Texto seleccionado >>
Esta enriquecida conversación surgió una tarde de agosto pasado, durante el 29° Festival de Cine de Lima. Matías Ferreyra, cineasta cordobés, sentado en un sillón frente a mí, se abrió como un libro de notas desde sus primeros comentarios; había algo en su forma de hablar que me recordaba a la escritura. No hubo titubeos y se percibía urgencia; de pronto, fue como si estuviéramos leyendo las páginas de esos cuadernos que guardaban memorias y que mencionaba como origen de su película.
En su filme encontré una historia sólida, con la intención de retratar una era vivida tanto hacia afuera como hacia adentro —significativa para quienes somos vecinos con curiosidad por los momentos y conflictos históricos de los países latinoamericanos cercanos—, sin embargo la película ha generado inquietud en algunos espectadores. Se podría admitir que Una casa con dos perros (2025) no es una historia convencional. Aunque el escenario se sitúa en la crisis argentina del 2001, Matías Ferreyra propone verla como un acercamiento a un fenómeno más amplio: el colapso de un modelo económico y sus efectos en la estructura familiar. Más que narrar una historia lineal, la película explora las dimensiones íntimas de la crisis, el encierro y la incertidumbre, revelando cómo la familia, como engranaje cotidiano del sistema, comienza a mostrar sus fisuras: es un recorrido por una casa, por una infancia, por una crisis que se filtra en lo doméstico.
La conversación se mueve entre recuerdos, el abordaje de su narrativa y una declaración de guerra a la adultez.

Ricardo Mendoza: Leí que empezaste a construir la película a partir de notas de tu infancia que se escribieron en el contexto que nos muestras.
Matías Ferreyra: Sí, yo tenía cuadernos con muchas notas que había ido juntando por años. Y la película aparece cuando algunas de esas notas me empiezan a develar un universo narrativo posible que me interesaba y que además tenía que ver con este universo familiar en crisis. Algunas de esas notas hablaban de la destrucción de un universo familiar, de la infancia como un territorio hostil, inhóspito que puede ser frustrante, otras de la locura, de la diversidad en las identidades. Y como la estructura familiar tiende a encajar en un molde cierto tipo de roles. Me interesaba la película como una especie de juego, de ver qué pasa si esto falla, cuáles serían las consecuencias, y de pronto ahí apareció este retrato distorsionado, retorcido, donde producto de la crisis estos personajes ya progresivamente dejan de poder sostener los roles y empieza a develarse los seres humanos que hay detrás.

Entradas guardadas:

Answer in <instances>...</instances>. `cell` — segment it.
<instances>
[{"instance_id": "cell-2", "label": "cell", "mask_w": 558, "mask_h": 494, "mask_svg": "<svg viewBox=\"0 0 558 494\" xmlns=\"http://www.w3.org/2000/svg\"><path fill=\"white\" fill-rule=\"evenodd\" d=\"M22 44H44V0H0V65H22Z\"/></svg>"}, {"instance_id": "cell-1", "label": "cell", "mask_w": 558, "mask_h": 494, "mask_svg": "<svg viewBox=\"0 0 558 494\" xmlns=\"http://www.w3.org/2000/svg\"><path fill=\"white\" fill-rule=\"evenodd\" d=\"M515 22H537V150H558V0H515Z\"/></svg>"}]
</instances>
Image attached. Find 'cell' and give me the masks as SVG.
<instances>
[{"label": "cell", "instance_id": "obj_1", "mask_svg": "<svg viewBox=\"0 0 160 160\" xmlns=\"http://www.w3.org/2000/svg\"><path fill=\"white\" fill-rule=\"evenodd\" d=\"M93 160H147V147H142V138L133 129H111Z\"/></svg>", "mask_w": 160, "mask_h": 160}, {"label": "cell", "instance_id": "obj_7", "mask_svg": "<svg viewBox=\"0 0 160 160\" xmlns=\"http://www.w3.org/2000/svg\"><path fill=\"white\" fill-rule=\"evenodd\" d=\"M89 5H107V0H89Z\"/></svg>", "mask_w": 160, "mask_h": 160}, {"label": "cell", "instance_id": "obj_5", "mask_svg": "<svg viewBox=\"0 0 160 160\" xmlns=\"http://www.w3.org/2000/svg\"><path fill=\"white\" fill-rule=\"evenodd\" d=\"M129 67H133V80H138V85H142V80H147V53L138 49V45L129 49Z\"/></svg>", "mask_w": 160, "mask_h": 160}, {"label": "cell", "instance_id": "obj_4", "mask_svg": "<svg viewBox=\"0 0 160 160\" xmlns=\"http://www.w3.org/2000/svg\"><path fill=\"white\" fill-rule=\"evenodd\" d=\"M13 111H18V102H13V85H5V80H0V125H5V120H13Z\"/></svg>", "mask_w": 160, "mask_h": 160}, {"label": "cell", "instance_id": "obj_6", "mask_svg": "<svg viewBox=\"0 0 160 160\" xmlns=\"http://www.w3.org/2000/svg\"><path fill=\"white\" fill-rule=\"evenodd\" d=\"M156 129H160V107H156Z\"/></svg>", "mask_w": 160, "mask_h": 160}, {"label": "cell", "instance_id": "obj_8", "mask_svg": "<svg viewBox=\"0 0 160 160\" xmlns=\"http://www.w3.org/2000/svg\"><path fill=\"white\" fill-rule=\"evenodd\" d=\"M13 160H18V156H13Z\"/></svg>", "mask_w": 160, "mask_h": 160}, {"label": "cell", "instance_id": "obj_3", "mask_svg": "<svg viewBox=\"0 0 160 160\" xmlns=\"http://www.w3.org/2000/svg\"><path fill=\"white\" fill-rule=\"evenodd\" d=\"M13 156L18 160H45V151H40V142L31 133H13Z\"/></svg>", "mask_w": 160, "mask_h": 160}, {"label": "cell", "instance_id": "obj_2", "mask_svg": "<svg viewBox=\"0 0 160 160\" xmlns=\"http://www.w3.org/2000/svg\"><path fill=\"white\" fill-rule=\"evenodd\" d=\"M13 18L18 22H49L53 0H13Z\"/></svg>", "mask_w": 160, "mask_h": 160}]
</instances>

Ejercicio 1 >>
Reescribe en forma de lista el párrafo de la entrevista que comienza con «En su filme encontré» y conserva sus datos principales.
Ejercicio 2 >>
Prosigue la entrevista a partir de su última oración.

Resultado 1 >>
- El filme cuenta una historia sólida que retrata una época vivida tanto hacia afuera como hacia adentro. Esto resulta significativo para los vecinos con curiosidad por los momentos y conflictos históricos de los países latinoamericanos cercanos.
- La película ha generado inquietud en algunos espectadores.
- Una casa con dos perros (2025) no es una historia convencional.
- Se sitúa en la crisis argentina del 2001. Aun así, Matías Ferreyra propone verla como un acercamiento al colapso de un modelo económico y a sus efectos en la estructura familiar.
- En vez de una historia lineal, explora las dimensiones íntimas de la crisis, el encierro y la incertidumbre.
- Muestra cómo la familia, engranaje cotidiano del sistema, empieza a revelar sus fisuras: es un recorrido por una casa, una infancia y una crisis que se filtra en lo doméstico.

Resultado 2 >>
Ricardo Mendoza: Mientras veía la película también pensé en que hay dimensiones de los personajes que se nos van revelando a lo largo de la película y todo eso se potencia con el elemento del encierro. Recordé frases como “de cerca nadie es normal”. Y es como si debido a esa claustrofobia en donde transcurren las escenas, nos acercamos a los aspectos particulares de tus personajes.
Matías Ferreyra: Sí, es que la idea era que se caigan esos disfraces, esas estructuras, y poder ver qué hay detrás de los roles. Como si el espectador no estuviera frente a los personajes, sino ligeramente de costado, viendo lo que se oculta detrás de cada gesto y el esfuerzo que estos personajes hacen por sostenerlos, aunque no lo logran, fracasan.
Ricardo Mendoza: ¿Todos estos elementos te los planteaste desde el inicio para avanzar la trama y construir la estructura?
Matías Ferreyra: Sí, yo lo que quería era lograr como esta especie de retrato, y probé varias formas, probé estructuras más lineales, más clásicas, y de pronto lo que se me reveló como más interesante, porque de alguna manera construía un acercamiento más genuino a lo que yo quería decir, era pensar una estructura como si fuera un recorrido por una casa.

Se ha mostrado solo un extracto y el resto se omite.